Feds pull plug on New Hampshire firm’s bid for Alcoa dams license

Published 12:00 am Thursday, May 30, 2013

RALEIGH (AP) — Federal energy regulators on Thursday rejected a New Hampshire investment firm’s bid to pose as a challenger to Alcoa Inc. for a new license to operate dams along one of North Carolina’s largest rivers.
The Federal Energy Regulatory Commission said New Energy Capital Partners LLC can’t enter the Yadkin River licensing case six years past a 2007 deadline.
“When a party fails to intervene in a timely fashion, the party assumes the risk that the case will be settled in a manner that is not to its liking,” the FERC responded in a filing signed by Commission Secretary Kimberly D. Bose.
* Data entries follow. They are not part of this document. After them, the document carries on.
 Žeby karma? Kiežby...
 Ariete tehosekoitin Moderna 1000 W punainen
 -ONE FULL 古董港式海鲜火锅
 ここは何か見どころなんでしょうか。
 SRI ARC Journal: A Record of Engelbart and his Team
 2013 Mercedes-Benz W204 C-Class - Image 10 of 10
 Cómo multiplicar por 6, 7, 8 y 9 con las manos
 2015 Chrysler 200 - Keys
The energy regulator did not rule on New Energy Capital’s request to reopen the entire relicensing process, and the investment firm will ask the FERC to reconsider its decision, attorney M. Curtis Whittaker said.
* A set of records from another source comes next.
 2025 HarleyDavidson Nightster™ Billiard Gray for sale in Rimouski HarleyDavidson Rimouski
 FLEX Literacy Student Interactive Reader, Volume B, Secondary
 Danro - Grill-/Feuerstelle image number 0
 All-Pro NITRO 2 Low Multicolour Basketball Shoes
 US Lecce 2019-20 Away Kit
Alcoa’s dams along nearly 40 miles of the river once powered an aluminum smelter, but the Stanly County plant that once employed nearly 1,000 started closing down a decade ago and shuttered for good in 2010. The Pittsburgh-based company now sells the electricity to commercial customers and keeps any profits.
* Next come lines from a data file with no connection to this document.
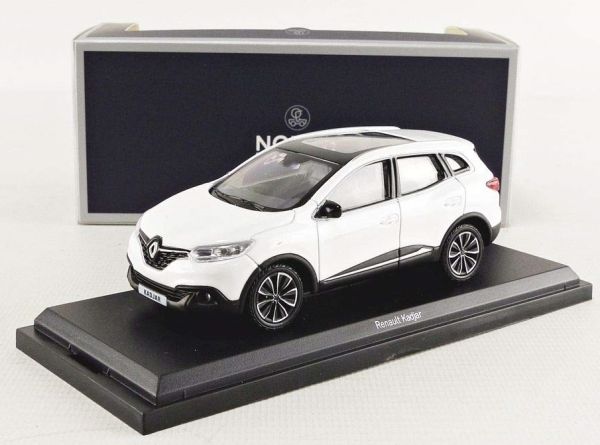 NOREV517782 - RENAULT Kadjar 2015 blanc - 1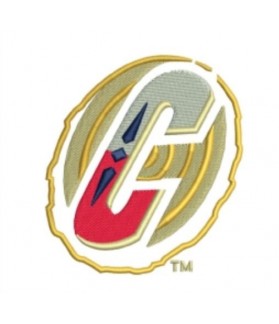 Williamsport Crosscutters Iron patch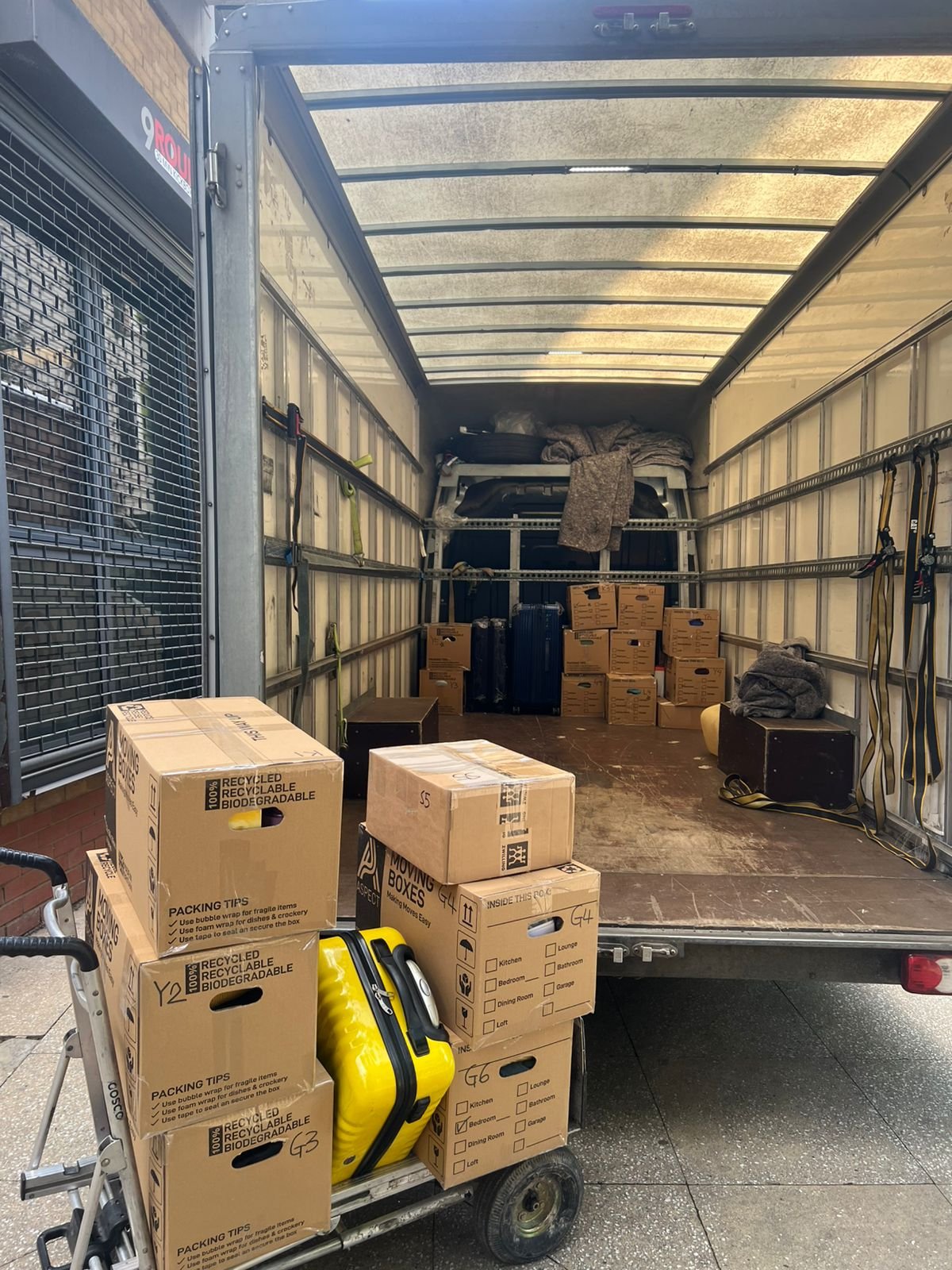 Emergency Removals in Slough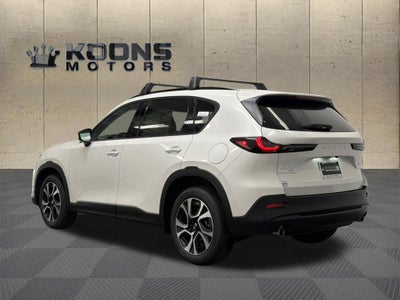 2026 Mazda Mazda CX-5 2.5 S Preferred AWD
Hanover, N.H.-based New Energy Capital argued that a new operating license of up to 50 years would allow Alcoa to sell the dams.
Alcoa last year sold its four dams on the Little Tennessee and Cheoah rivers in eastern Tennessee and western North Carolina for about $600 million. Alcoa received a new 40-year license for the Tapoco dams project in 2005, shut down production at the nearby smelter in Alcoa, Tenn., in 2009, and last year announced the smelter’s permanent closing.
Alcoa executives have declined to say whether the company planned to sell the Yadkin dams or any other asset.
“I don’t think you could ever get a global company to say that an asset will stay in its portfolio forever,” Alcoa chief sustainability officer Kevin Anton told The Charlotte Observer on Wednesday. “We like hydro assets. We do strategic reviews and determine what should stay there.”
Alcoa estimated in 2006 that the dams generated almost $44 million a year in revenues. Over 50 years, that could mean revenues of more than $2 billion, an amount that could multiply if demand for clean power booms.
Former Gov. Beverly Perdue urged the regulatory commission to give the state permission to claim the operating license.
Energy resulting from public control of the dams could produce thousands of jobs in the coming decades, and as water supplies tighten for North Carolina’s 9.5 million residents, it is important that the state have the freedom to use the river’s water, she said.
Gov. Pat McCrory hasn’t stated his position on relicensing.
The federal regulatory commission has never rejected the renewal of a hydroelectric operating license. If it did so in this case, Congress would have to decide whether a state or municipal body should take over the hydroelectric project, after compensating Alcoa.